A buyer's agent who knows of material defects is in a very different position. Agents of the buyer have a responsibility under the law of agency to tell the buyer everything known about a transaction. Caveat Emptor does not apply, and offers no protection to agents of the buyer.
It must be noted that the court has used language which seems to indicate that a known, latent defect involving health or safety might not be covered by caveat emptor. A latent defect is one that is hidden or not apparent on the surface and, therefore, cannot be discovered by due diligence.

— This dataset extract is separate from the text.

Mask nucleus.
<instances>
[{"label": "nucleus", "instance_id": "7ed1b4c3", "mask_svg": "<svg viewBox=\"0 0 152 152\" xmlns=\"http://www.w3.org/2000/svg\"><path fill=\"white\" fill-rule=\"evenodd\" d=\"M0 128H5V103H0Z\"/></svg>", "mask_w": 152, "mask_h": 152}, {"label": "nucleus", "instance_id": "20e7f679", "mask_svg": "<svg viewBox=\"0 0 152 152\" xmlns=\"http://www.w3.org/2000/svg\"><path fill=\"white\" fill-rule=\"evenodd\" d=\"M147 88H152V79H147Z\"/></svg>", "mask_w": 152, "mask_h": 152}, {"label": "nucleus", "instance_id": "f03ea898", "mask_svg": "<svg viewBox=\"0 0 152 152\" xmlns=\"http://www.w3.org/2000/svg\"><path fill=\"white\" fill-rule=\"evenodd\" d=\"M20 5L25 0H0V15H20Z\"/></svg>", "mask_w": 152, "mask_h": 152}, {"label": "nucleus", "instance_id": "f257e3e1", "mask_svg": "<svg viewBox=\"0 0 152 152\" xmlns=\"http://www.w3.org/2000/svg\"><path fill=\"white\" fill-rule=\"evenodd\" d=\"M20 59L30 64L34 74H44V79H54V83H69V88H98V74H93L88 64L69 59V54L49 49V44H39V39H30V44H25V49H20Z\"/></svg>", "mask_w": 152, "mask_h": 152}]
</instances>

The principles of caveat emptor do not allow a seller or the seller's agents to engage in fraud, or deceit, or to make misrepresentations about the condition of the property. The law is clear that when a buyer asks a question about a specific property condition, the answers must be truthful and complete. Likewise, a seller or seller's agents can be liable for fraud if they knowingly take actin to conceal a material fact with intent to deceive or mislead the buyer. Misrepresentations and fraudulent action are very different from simply remaining silent about matters one has no duty to disclose.
Section 24-27-36(a)(3) Code of Alabama 1975, as amended, provides that a real estate licensee may have his or her license revoked for "...failing to disclose to a potential purchaser...any latent structural defect or any other defect known to the licensee..." Does this somehow conflict with all the case law on caveat emptor? The answer is no. It is the job of the courts to flesh out and apply statutes such as this one to real life situations. The courts have spoken specifically to the duties of agents in these cases. The law is what the cases say it is. 

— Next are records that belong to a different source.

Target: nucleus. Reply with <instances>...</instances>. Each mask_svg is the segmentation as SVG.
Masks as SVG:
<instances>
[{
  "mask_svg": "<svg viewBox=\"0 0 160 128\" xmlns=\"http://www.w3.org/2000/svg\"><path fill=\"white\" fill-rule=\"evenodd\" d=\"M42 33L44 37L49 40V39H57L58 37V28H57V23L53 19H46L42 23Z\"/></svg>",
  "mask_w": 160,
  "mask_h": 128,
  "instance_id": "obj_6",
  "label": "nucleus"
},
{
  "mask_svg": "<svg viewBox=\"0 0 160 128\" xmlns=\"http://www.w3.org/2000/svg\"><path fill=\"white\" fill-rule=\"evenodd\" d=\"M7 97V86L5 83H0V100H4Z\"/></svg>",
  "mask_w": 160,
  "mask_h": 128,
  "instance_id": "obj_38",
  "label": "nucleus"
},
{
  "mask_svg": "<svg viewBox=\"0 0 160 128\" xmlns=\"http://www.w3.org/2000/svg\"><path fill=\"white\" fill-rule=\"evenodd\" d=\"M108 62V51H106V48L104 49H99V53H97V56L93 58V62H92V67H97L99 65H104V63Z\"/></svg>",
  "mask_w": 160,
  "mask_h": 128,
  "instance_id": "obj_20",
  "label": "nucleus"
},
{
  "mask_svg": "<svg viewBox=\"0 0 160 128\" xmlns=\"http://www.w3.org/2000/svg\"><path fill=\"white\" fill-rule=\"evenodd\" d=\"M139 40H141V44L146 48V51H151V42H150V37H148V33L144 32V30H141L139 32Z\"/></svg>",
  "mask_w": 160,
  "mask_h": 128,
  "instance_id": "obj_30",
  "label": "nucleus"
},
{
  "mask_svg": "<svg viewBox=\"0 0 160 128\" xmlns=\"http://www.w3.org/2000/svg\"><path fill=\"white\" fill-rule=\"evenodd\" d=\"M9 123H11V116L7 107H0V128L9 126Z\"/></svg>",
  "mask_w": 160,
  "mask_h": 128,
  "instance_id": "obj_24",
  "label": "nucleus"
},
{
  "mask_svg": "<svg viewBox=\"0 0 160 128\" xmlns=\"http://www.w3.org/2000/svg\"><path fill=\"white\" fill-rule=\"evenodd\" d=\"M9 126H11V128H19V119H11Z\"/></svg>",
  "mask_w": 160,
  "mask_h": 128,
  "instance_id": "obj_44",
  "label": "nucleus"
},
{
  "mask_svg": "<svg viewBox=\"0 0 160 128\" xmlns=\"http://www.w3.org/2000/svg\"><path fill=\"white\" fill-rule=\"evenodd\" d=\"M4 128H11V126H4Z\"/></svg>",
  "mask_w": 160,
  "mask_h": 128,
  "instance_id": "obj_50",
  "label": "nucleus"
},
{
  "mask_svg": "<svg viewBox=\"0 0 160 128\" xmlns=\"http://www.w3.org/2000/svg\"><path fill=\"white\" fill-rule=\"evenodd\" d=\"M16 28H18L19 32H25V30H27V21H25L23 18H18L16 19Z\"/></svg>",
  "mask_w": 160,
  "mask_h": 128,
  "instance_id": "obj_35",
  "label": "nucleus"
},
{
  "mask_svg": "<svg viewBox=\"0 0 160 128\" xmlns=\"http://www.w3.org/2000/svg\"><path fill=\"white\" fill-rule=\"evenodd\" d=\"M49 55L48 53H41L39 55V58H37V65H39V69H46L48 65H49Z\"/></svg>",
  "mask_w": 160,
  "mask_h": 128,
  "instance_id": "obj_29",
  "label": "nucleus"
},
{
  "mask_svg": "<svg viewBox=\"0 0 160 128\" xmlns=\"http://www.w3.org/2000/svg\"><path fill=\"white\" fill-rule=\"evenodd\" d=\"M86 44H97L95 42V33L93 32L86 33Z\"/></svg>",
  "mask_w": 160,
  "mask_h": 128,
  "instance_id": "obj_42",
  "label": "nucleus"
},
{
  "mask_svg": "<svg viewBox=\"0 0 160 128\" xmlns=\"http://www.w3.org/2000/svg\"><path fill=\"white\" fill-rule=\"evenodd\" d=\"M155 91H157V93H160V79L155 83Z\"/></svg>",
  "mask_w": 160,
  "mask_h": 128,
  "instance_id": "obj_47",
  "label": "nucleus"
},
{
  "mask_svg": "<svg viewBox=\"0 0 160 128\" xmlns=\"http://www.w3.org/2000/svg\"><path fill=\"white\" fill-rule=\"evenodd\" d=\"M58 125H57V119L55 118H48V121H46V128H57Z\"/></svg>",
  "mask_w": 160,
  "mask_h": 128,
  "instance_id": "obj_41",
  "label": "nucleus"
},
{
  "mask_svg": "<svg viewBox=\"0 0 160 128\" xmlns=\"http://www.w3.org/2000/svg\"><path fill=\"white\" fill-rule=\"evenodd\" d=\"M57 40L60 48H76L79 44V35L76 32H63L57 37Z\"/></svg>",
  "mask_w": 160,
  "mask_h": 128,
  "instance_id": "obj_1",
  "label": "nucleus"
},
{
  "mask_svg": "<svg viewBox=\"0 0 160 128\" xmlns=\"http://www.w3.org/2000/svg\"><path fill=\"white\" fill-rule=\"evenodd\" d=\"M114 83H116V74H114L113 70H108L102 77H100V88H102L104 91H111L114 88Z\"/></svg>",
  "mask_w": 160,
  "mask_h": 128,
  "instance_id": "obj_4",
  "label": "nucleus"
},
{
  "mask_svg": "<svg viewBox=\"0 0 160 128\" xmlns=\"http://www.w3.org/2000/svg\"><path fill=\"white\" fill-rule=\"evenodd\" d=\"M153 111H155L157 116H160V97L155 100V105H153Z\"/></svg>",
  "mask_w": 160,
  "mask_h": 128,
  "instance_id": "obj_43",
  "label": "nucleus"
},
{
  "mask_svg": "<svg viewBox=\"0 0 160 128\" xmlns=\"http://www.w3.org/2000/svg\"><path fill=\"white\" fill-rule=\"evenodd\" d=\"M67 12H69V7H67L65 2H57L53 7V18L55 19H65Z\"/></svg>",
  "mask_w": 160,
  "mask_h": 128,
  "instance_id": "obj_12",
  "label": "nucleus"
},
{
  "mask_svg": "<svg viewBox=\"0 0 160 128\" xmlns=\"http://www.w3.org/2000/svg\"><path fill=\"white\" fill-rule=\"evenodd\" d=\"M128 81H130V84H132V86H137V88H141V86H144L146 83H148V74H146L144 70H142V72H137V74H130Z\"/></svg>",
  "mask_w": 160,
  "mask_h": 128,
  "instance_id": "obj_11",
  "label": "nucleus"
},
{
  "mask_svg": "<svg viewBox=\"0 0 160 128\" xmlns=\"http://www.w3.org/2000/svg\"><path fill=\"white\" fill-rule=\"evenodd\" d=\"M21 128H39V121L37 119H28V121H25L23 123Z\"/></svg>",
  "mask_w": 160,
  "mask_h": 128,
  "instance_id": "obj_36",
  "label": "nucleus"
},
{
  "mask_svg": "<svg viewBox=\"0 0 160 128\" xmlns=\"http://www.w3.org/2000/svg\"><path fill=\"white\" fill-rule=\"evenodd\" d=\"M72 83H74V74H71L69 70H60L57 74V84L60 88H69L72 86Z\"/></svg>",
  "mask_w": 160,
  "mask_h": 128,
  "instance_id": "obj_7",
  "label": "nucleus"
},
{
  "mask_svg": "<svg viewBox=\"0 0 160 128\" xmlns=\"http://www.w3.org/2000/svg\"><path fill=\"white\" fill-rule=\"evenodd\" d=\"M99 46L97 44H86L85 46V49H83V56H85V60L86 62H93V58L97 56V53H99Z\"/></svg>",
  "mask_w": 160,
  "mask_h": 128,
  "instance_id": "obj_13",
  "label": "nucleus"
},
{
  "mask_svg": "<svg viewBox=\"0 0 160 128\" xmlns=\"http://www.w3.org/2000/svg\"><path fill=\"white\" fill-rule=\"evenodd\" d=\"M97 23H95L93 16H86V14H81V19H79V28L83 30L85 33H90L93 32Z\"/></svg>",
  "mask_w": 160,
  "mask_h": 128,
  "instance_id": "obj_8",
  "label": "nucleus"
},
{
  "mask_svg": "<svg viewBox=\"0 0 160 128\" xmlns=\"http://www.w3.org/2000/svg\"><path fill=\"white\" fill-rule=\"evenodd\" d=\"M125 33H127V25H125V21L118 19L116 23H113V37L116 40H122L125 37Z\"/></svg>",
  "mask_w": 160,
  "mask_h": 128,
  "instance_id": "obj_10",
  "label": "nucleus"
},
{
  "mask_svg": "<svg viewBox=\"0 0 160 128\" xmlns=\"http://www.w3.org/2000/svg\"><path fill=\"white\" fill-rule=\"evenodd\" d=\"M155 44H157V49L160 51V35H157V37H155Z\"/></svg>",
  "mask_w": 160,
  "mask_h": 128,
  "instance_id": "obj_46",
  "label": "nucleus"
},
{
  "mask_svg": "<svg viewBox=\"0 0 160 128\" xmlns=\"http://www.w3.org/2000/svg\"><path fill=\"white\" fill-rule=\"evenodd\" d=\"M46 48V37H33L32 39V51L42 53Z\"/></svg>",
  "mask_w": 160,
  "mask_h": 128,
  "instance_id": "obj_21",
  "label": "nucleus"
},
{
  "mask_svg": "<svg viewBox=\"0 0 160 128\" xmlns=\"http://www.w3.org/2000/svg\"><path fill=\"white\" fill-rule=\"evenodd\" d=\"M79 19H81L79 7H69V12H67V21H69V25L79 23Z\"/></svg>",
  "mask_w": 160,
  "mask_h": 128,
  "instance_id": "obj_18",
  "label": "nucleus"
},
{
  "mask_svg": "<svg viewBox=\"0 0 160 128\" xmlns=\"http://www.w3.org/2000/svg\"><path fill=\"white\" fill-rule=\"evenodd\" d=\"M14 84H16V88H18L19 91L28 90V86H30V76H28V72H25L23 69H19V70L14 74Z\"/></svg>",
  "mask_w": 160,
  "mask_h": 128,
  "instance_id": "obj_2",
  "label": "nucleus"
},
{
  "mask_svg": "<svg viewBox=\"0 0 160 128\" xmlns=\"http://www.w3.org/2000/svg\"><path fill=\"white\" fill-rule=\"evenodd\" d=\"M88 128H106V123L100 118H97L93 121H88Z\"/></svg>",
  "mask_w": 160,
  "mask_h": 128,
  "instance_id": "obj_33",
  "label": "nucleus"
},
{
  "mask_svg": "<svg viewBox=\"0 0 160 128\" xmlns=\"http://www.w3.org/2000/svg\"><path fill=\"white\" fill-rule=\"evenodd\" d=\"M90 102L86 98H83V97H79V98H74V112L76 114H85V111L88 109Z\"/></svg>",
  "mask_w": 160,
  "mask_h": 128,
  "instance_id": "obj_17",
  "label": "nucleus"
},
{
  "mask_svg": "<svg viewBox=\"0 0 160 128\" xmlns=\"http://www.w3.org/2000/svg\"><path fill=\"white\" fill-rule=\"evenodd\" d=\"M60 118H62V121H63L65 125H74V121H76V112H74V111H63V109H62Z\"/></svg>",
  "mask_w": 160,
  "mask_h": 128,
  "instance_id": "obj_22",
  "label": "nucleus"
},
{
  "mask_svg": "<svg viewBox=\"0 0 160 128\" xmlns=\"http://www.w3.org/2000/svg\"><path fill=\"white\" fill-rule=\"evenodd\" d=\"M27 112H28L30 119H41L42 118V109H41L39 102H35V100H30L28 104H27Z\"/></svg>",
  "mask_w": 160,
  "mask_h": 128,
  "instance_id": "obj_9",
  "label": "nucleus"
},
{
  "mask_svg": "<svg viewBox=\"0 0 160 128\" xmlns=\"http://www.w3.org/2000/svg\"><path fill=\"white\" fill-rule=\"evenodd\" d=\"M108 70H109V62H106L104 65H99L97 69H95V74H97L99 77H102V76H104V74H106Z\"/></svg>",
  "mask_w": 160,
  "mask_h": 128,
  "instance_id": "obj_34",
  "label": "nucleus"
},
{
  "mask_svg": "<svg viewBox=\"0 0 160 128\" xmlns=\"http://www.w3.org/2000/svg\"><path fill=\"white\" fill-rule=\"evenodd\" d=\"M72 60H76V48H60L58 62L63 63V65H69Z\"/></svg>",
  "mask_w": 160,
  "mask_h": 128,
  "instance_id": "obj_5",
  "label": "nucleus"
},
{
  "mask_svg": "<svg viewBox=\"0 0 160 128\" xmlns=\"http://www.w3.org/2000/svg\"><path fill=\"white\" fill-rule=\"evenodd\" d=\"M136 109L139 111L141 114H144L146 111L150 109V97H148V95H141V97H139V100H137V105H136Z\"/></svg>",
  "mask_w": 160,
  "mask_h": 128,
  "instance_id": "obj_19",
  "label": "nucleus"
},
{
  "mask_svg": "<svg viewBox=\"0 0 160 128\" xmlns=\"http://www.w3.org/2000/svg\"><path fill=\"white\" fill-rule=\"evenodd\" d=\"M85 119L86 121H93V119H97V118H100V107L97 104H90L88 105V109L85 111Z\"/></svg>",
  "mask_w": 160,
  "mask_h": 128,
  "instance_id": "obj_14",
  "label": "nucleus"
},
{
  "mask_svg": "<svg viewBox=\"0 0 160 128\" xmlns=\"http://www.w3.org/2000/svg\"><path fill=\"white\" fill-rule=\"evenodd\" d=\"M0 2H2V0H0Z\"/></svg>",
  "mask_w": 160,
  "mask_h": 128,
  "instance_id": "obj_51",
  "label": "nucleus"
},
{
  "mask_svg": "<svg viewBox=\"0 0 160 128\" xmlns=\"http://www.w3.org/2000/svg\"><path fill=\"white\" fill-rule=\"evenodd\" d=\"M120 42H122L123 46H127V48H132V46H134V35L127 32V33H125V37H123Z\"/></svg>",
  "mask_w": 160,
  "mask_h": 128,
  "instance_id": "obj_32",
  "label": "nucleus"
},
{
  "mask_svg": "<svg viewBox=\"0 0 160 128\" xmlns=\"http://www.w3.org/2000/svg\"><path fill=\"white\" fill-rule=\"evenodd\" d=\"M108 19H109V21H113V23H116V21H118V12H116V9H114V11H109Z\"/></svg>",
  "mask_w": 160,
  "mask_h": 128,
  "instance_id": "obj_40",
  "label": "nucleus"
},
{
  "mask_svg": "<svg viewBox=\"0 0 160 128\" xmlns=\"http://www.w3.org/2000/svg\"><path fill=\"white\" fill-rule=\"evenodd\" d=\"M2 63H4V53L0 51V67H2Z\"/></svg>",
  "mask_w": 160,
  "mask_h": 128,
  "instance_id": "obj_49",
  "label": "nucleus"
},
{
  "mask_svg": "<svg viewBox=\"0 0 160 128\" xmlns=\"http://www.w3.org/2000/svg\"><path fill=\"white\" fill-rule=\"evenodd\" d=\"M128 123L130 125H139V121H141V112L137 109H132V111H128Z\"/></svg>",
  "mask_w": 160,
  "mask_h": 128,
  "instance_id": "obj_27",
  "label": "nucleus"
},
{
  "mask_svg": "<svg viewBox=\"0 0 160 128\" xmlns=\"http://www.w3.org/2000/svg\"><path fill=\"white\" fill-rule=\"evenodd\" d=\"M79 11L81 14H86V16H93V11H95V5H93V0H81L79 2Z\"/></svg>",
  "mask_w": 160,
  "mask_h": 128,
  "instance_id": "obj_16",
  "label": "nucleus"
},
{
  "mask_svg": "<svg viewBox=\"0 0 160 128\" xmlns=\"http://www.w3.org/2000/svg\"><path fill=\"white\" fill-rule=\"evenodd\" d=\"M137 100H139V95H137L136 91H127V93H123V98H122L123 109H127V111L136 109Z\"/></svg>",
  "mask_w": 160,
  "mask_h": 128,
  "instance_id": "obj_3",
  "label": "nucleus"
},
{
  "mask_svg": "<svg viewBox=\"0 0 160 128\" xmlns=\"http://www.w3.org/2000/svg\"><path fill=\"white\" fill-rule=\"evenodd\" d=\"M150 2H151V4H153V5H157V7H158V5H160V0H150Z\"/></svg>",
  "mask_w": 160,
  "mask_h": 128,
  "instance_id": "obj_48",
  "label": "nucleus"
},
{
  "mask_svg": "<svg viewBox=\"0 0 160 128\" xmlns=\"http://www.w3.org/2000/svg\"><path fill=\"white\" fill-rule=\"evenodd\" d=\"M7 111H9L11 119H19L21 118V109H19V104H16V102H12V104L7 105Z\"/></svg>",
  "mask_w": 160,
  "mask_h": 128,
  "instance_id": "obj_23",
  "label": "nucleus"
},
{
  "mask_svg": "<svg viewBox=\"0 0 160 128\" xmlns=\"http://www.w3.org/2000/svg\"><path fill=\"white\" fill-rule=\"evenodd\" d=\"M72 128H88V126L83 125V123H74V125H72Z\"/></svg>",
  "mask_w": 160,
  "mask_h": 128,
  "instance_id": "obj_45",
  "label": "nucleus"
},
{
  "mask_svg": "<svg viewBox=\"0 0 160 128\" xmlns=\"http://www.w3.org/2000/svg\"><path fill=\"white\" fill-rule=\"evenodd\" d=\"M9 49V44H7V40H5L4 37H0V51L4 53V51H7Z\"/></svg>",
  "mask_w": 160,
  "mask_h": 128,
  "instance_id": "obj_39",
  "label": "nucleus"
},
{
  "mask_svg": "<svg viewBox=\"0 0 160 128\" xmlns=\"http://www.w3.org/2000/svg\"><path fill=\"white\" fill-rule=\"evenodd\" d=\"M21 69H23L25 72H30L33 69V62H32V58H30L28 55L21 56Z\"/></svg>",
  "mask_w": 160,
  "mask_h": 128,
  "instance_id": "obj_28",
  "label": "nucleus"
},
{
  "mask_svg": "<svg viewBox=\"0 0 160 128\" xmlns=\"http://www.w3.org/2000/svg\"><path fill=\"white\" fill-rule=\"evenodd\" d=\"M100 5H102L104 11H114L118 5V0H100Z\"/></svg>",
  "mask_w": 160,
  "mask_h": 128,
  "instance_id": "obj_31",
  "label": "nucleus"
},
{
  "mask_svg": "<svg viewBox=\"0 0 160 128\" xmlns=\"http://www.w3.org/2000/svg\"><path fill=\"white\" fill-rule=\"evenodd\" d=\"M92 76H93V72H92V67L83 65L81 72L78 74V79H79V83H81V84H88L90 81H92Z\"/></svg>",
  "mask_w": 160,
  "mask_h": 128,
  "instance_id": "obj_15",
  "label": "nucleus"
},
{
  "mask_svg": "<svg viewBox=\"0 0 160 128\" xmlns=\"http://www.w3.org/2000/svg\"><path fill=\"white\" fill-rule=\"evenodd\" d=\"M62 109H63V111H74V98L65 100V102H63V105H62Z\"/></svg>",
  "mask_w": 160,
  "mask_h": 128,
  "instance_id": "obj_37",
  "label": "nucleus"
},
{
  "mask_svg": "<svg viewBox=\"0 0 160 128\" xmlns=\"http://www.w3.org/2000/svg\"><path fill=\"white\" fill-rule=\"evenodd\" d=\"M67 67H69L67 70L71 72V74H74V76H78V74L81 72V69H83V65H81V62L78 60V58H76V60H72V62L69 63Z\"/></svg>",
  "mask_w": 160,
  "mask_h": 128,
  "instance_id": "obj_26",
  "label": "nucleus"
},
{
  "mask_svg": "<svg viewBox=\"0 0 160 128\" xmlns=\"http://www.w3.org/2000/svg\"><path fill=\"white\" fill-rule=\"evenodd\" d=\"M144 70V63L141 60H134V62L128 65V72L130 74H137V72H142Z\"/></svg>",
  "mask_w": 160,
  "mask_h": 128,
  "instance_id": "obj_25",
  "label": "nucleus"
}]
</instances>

Finally, the purpose of this article is to state what the law is, and how it is applied to those having roles in used residential real estate transactions. The Commission is bound by the law in its enforcement actions. Real estate licensees who operate within the law, even if only the minimum requirements of the law, are free to rely upon caveat emptor in their business dealings. Many companies do not agree with the results of the principles of caveat Emptor, only accepting listings on homes where the owner consents to full disclosure about the condition of the house being sold. These companies are certainly free to exercise this business judgment.
Again, it should be noted that Caveat Emptor and the preceding article relate ONLY to people buying & selling houses in the state of ALABAMA and their agents.